In the dilemma of Work-as-Imagined versus Work-as-Done (WAI/WAD), the delicate balance between rules and reality is often explained by stating that in case of an accident, a drift into failure had occurred. Such explanations refer to either individual operator’s or managerial decision making, where a violation of a predefined rational and hence, optimal and efficient decision making had taken place. Such drift is substantiated by normative theories of Reason, Perrow and Turner, each with their underlying assumptions and simplifications. Their notions of human error and failure of foresight are considered to have gained a generic validity over the years.

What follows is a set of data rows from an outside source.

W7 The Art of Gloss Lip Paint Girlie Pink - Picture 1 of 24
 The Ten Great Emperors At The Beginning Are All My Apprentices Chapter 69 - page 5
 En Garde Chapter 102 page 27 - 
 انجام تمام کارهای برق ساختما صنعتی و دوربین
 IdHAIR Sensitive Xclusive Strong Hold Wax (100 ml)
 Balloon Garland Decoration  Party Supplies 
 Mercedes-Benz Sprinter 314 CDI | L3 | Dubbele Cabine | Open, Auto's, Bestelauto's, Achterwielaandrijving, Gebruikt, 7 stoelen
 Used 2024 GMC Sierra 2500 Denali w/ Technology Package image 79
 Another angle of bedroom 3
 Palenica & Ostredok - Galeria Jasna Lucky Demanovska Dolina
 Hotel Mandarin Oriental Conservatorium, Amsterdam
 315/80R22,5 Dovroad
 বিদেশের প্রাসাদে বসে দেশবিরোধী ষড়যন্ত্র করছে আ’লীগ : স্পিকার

More modern theories on human error and failure of foresight criticise these assumptions from an academic and theoretical perspective. They do however not take into account their normative component. The socio-economical context in which these theories were developed was to legitimize failure: the values and norms of the Anglo-Saxon society in the 1960’s and 1970’s. Such a construct is criticised nowadays within socio-psychological and organisational, even raising doubts whether safety science is a science or not. This contribution elaborates on several options for closing the gap between WAI/WAD in advocating the abolition of several obsolete notions that hamper a better understanding of the dilemma. Such constructs represent a logic of simplifications, assumptions and linearisations based on a combination of Procrustes bed, Laocoon’s fate and Ockham’s Razor respectively. Drift into failure is a mystifying construct, disregarding notions and knowledge about democratic participation, engineering design principles and socio-economical drivers for optimization.